-- WORKING DATA follows --
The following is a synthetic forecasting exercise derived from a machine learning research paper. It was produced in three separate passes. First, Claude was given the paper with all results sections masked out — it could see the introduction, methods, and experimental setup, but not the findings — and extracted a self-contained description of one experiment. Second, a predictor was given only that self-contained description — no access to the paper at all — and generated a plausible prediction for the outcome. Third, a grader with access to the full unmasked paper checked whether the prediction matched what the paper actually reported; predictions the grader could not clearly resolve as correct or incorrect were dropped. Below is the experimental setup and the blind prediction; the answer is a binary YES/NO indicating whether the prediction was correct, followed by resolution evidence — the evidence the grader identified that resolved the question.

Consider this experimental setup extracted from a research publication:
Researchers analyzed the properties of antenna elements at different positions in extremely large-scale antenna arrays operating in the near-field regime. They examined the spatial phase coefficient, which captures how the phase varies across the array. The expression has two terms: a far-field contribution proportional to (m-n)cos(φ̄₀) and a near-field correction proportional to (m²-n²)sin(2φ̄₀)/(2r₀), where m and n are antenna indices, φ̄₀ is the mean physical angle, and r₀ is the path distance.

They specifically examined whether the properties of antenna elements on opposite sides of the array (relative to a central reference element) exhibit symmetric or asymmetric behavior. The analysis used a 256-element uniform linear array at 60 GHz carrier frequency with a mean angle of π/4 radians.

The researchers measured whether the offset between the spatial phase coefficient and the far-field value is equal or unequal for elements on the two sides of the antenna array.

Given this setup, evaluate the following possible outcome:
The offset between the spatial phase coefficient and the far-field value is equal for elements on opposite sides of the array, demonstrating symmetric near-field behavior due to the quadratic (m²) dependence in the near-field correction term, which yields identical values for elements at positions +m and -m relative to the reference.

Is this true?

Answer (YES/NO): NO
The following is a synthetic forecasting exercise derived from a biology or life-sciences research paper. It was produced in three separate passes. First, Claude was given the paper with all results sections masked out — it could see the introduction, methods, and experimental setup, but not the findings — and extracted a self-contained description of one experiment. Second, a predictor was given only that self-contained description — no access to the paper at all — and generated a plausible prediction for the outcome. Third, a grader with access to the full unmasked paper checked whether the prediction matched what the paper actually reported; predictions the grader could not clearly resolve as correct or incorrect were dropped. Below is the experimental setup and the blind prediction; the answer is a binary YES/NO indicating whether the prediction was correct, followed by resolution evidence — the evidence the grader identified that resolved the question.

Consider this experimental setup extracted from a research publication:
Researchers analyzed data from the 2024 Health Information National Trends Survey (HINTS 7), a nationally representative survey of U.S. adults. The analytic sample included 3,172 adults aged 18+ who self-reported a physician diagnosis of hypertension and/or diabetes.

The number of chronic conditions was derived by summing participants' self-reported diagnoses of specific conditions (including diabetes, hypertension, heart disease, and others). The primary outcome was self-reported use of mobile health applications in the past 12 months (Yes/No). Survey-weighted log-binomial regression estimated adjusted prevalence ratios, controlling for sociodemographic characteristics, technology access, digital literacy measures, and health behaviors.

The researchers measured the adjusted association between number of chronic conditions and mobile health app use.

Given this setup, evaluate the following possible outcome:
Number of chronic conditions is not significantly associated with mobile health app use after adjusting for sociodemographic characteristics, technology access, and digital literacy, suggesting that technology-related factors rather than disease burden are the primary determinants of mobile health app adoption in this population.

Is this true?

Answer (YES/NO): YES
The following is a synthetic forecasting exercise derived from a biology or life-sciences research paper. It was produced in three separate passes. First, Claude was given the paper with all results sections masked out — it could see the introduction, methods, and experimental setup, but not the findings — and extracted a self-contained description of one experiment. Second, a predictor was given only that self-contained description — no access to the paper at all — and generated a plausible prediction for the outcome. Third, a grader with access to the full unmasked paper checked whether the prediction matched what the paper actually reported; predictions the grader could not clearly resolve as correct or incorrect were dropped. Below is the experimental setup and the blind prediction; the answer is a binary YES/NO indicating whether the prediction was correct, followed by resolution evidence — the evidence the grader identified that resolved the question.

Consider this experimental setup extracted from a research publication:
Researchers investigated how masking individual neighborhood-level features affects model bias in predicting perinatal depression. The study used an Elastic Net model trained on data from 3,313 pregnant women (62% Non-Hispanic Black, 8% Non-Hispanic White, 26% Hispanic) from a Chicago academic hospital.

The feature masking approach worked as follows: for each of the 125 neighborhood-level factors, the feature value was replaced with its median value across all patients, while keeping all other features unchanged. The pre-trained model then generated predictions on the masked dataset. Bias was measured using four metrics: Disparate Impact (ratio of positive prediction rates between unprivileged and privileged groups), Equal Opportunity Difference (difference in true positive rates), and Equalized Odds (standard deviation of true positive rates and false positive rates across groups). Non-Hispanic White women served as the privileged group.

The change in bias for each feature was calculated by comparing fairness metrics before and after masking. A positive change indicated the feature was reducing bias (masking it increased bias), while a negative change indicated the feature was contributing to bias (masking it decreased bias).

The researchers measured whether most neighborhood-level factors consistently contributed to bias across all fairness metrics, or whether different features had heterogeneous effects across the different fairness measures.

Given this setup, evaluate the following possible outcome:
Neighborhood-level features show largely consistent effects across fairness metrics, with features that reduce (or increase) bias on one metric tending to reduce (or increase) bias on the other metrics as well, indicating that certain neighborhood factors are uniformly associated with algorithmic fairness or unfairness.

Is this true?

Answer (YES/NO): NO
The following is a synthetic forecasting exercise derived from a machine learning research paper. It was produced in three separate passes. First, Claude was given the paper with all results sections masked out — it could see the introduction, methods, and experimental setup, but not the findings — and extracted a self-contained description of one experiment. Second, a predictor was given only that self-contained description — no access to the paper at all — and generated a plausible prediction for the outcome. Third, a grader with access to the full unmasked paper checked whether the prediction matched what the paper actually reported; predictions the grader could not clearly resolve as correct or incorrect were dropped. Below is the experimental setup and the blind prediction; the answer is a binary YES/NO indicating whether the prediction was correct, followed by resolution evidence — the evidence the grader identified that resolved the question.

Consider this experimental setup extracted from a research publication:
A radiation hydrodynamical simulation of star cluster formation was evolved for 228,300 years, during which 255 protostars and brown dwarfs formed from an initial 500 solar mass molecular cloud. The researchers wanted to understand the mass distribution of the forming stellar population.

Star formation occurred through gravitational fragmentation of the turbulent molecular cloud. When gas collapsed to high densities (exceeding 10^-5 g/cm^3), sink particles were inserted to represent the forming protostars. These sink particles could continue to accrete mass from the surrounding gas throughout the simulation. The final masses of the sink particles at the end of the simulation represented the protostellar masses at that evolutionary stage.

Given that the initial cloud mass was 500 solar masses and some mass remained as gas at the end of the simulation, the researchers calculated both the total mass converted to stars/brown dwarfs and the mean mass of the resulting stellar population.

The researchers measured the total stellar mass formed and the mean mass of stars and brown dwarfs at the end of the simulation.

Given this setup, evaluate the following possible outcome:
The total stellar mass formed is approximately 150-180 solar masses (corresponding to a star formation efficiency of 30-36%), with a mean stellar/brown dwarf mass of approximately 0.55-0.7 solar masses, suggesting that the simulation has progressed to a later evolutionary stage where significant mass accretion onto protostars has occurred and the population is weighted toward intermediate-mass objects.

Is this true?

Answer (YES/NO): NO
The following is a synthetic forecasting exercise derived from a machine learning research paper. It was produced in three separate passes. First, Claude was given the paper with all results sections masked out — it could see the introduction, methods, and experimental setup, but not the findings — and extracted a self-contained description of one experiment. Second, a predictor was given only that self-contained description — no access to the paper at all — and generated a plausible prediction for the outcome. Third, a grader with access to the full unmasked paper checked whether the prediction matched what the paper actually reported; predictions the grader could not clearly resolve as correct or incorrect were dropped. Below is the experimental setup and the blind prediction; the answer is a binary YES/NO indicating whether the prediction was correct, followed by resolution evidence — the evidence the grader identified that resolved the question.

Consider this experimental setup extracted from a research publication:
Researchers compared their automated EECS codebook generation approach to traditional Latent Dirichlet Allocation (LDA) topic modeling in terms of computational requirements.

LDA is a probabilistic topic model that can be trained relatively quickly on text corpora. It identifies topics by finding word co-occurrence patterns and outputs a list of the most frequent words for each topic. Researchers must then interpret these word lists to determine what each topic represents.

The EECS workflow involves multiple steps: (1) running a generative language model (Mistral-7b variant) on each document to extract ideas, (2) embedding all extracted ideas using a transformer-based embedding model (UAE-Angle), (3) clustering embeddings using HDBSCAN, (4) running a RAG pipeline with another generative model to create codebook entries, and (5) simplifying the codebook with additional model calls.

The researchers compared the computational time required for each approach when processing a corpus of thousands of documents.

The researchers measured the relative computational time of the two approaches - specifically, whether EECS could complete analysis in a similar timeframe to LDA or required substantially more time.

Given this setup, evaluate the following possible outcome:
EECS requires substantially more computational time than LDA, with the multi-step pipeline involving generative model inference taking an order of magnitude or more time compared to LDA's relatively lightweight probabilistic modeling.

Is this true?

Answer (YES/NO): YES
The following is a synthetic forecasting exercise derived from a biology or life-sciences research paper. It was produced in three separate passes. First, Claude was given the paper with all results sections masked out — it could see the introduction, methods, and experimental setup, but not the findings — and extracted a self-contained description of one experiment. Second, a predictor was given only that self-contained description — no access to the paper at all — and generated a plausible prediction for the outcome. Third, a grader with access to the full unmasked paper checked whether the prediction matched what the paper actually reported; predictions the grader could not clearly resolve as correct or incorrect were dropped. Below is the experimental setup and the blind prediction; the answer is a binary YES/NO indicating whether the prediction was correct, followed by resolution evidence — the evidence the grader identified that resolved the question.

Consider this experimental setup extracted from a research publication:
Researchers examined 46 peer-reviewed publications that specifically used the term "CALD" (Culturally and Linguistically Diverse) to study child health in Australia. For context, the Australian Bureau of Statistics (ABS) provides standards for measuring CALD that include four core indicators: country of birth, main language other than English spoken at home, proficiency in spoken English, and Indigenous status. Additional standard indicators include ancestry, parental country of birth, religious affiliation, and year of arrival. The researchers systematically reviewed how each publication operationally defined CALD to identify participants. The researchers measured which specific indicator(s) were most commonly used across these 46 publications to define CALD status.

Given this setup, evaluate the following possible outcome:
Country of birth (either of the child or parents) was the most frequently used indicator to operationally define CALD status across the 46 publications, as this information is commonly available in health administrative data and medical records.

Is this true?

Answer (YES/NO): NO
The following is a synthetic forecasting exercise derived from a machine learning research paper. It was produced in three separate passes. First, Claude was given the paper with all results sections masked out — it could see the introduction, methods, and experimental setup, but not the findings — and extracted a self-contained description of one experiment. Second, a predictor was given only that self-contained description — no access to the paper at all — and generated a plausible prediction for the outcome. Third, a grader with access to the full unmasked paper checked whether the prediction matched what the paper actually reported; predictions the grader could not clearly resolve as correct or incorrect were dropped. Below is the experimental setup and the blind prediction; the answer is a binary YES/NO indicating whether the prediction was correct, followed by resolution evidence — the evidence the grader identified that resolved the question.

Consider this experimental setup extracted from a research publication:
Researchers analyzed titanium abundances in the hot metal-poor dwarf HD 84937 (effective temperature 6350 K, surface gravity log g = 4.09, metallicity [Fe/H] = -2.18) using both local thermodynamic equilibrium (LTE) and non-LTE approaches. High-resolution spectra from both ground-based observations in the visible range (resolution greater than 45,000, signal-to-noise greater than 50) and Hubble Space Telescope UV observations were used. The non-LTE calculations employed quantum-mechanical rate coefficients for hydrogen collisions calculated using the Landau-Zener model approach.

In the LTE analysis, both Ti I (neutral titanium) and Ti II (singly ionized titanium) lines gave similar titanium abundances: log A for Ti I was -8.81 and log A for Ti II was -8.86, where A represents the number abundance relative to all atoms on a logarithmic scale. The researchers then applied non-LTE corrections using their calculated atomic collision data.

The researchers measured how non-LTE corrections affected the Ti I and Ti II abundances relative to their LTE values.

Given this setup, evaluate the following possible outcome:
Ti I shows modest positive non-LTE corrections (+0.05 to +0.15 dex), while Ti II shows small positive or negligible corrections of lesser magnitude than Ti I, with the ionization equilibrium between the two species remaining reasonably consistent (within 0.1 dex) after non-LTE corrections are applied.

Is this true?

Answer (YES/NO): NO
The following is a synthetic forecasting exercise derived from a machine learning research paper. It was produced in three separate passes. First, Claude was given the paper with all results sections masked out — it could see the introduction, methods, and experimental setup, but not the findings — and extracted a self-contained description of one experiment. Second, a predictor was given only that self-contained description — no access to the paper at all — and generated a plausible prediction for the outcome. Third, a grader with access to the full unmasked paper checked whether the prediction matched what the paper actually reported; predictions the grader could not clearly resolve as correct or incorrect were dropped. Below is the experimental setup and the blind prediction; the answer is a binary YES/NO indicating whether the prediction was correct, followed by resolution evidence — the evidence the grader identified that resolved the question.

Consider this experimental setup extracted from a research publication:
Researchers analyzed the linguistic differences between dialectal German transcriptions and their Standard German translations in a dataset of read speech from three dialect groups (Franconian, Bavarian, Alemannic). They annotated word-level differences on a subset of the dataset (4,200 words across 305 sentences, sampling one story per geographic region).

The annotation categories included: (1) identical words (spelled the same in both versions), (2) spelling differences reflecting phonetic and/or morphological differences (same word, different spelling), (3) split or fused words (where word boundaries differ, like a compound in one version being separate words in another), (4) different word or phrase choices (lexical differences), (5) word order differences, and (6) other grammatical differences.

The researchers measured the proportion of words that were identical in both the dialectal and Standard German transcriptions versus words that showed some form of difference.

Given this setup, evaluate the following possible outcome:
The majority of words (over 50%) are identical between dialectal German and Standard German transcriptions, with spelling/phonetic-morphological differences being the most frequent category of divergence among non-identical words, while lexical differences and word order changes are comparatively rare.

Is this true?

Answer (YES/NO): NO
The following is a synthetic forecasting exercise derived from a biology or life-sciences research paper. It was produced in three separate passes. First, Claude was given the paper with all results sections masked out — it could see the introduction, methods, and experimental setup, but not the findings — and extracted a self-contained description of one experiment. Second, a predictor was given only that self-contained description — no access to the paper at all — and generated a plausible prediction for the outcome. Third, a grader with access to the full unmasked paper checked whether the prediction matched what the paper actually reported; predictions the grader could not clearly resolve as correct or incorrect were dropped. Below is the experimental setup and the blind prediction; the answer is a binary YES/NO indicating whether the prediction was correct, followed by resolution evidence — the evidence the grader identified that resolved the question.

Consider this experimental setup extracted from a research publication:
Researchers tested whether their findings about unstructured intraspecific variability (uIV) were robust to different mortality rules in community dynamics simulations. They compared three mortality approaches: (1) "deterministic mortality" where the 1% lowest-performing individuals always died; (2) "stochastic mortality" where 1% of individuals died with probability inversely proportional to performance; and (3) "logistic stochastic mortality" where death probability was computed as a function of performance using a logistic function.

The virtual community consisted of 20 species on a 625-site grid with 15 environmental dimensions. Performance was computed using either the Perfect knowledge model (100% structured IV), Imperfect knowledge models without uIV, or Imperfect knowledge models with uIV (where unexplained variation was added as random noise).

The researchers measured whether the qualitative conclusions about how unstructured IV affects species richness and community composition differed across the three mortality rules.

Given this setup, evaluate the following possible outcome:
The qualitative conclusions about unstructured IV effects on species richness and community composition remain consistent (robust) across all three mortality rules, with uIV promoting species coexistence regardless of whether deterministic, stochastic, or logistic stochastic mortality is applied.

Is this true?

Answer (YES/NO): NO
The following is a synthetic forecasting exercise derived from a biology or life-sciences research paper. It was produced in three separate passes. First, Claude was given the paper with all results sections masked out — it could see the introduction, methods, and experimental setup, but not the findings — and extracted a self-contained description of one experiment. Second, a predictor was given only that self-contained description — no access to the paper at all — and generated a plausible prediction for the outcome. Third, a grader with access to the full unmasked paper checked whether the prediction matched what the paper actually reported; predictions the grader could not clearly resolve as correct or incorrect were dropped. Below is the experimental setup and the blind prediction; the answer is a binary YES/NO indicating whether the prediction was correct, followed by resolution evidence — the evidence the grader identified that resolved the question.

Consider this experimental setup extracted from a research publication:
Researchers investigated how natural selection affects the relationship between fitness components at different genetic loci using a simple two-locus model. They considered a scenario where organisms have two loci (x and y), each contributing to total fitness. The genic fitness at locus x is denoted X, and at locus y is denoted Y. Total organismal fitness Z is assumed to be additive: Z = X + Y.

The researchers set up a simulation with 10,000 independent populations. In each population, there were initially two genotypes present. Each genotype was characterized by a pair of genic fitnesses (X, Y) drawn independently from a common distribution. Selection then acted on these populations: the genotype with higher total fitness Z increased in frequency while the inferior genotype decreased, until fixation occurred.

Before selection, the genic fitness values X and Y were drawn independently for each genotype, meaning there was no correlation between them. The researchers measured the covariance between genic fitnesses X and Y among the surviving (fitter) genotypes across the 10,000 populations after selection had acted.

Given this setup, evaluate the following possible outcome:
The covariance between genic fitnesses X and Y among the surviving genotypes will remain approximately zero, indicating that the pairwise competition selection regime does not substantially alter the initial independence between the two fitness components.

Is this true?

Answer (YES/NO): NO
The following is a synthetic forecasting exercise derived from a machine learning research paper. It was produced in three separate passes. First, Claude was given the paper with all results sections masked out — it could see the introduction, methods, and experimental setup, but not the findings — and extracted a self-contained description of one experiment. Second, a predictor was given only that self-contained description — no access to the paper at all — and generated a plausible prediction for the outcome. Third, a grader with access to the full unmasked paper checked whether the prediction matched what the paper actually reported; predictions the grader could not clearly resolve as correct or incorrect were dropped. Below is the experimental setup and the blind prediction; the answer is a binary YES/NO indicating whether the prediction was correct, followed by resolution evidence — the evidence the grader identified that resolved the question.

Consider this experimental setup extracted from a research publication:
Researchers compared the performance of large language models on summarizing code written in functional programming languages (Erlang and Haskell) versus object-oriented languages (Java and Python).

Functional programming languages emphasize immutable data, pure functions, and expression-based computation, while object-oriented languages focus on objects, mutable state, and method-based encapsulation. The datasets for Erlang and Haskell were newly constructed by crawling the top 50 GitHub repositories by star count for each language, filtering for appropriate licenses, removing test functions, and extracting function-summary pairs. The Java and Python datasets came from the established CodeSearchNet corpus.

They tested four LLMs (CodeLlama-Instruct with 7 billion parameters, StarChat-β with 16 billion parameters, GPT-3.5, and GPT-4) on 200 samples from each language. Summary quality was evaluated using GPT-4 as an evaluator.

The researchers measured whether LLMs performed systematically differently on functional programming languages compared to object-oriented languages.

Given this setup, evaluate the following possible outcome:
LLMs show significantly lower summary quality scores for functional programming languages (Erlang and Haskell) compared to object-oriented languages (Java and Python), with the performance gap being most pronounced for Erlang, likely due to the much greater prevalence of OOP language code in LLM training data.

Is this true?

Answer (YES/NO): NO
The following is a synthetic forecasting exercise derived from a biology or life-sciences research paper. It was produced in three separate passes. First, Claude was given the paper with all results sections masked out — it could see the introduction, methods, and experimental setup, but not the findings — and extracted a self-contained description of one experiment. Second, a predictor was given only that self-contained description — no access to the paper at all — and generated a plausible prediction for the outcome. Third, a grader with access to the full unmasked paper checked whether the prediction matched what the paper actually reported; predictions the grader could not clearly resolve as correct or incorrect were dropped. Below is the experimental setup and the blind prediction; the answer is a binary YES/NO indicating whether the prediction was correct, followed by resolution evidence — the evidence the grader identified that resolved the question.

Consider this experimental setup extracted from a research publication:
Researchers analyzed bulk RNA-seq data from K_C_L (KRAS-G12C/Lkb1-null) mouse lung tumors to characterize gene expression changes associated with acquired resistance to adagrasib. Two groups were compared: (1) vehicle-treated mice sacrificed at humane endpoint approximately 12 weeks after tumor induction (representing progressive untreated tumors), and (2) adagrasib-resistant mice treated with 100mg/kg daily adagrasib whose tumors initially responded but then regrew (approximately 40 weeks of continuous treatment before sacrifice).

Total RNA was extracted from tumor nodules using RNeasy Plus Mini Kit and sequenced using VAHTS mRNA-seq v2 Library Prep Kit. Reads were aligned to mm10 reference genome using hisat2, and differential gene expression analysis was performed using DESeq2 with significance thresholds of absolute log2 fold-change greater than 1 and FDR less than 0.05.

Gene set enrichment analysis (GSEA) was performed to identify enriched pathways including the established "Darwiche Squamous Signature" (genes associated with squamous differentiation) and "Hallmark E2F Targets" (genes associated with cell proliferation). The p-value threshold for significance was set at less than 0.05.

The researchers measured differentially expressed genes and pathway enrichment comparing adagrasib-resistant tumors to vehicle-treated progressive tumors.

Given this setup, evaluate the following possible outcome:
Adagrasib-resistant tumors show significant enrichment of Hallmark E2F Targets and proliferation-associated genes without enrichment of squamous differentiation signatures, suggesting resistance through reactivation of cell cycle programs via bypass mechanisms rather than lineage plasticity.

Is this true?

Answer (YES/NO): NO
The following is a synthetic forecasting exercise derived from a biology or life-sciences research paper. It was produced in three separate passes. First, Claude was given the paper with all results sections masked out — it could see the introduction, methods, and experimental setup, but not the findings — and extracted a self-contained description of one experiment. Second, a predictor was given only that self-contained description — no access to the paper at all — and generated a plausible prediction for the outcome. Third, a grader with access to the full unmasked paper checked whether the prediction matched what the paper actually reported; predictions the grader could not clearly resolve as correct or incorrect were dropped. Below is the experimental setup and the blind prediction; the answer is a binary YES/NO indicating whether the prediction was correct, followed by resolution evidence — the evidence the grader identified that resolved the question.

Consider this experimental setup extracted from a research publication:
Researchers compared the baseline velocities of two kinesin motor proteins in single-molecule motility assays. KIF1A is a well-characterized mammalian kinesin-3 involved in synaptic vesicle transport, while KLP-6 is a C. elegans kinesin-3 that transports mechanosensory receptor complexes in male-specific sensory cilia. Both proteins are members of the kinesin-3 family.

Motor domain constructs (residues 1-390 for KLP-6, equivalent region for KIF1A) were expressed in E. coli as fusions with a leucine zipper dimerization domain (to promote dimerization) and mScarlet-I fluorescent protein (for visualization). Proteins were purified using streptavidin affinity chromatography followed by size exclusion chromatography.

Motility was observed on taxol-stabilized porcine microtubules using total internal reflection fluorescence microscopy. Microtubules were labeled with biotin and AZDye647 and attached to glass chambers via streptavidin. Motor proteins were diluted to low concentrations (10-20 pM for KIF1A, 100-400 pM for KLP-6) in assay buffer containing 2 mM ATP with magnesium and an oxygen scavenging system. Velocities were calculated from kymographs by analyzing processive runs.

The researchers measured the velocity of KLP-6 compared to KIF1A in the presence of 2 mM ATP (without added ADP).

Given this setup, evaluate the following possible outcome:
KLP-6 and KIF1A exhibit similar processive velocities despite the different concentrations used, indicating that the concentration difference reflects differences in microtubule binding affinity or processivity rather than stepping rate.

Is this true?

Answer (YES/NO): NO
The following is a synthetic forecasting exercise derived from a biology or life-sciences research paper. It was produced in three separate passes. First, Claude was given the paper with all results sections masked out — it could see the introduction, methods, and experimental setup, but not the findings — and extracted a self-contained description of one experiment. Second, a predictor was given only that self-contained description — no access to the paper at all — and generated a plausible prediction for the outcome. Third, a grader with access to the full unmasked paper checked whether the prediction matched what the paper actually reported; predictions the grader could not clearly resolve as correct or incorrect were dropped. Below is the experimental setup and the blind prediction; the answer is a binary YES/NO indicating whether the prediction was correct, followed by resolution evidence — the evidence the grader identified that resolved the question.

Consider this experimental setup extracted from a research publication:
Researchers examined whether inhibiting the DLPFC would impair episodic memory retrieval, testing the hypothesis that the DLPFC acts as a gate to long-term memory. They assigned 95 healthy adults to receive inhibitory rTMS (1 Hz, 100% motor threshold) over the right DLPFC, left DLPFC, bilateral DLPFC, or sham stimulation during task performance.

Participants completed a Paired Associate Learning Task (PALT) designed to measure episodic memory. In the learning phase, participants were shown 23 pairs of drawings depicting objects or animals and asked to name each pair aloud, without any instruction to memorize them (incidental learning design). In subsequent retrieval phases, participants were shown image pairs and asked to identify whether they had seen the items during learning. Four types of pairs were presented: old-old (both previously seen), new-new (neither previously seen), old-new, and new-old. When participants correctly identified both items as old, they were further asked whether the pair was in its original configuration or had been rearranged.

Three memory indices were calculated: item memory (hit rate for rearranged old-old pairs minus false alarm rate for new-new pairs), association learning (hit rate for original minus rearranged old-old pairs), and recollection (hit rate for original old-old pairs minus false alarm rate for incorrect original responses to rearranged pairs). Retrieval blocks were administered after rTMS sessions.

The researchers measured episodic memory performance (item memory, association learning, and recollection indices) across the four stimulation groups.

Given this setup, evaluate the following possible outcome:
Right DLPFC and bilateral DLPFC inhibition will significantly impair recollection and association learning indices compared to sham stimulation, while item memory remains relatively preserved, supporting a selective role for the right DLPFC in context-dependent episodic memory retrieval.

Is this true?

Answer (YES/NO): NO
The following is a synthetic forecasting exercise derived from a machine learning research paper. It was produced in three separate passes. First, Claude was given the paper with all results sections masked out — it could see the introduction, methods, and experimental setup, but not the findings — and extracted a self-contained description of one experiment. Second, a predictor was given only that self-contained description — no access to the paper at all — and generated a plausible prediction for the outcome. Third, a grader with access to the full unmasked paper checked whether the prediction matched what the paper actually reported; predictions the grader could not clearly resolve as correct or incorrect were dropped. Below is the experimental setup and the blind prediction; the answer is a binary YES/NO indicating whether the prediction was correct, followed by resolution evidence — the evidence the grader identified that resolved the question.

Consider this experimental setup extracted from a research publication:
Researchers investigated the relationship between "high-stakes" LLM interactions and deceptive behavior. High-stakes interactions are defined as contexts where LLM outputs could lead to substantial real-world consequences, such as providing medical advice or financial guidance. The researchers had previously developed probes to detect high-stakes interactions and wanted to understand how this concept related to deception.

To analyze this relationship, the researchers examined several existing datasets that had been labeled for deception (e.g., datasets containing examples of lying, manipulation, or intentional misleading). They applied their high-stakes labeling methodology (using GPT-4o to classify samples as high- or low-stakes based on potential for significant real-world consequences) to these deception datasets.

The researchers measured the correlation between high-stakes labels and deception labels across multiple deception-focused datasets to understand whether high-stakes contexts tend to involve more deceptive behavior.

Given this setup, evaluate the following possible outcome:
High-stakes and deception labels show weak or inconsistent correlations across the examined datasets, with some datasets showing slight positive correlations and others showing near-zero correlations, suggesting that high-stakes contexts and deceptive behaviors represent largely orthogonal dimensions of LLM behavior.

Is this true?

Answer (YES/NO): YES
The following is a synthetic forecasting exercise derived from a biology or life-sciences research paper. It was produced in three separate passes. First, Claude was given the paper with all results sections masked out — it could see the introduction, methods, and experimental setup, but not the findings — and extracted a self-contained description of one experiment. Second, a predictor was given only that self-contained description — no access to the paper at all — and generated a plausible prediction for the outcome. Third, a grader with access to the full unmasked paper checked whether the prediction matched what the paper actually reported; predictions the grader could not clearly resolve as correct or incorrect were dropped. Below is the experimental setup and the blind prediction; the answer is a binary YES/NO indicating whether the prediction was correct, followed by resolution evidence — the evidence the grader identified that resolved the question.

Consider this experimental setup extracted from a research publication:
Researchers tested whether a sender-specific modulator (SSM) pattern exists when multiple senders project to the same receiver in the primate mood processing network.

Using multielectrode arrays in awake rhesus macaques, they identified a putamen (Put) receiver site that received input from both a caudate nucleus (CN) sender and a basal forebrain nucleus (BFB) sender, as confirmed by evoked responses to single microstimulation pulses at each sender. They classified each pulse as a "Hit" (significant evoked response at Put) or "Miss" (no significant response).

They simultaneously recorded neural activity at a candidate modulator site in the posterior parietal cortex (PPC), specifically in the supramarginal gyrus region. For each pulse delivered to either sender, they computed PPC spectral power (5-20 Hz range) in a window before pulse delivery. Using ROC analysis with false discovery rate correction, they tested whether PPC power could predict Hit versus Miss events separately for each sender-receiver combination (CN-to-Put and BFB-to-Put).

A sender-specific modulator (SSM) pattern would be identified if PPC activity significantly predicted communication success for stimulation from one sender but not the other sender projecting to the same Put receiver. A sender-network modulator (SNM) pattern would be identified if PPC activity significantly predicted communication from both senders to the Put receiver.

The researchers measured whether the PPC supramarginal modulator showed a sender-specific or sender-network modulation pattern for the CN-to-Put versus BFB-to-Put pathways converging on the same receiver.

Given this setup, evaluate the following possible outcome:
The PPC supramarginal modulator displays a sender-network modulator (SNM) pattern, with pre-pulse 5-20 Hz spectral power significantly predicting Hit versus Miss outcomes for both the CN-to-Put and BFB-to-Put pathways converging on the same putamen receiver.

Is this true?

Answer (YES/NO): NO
-- WORKING DATA concluded --
TASK DETAILS
Go through the lines above and count those with the string "processing". Reply with the count and nothing more.

OUTPUT OF THE TASK
2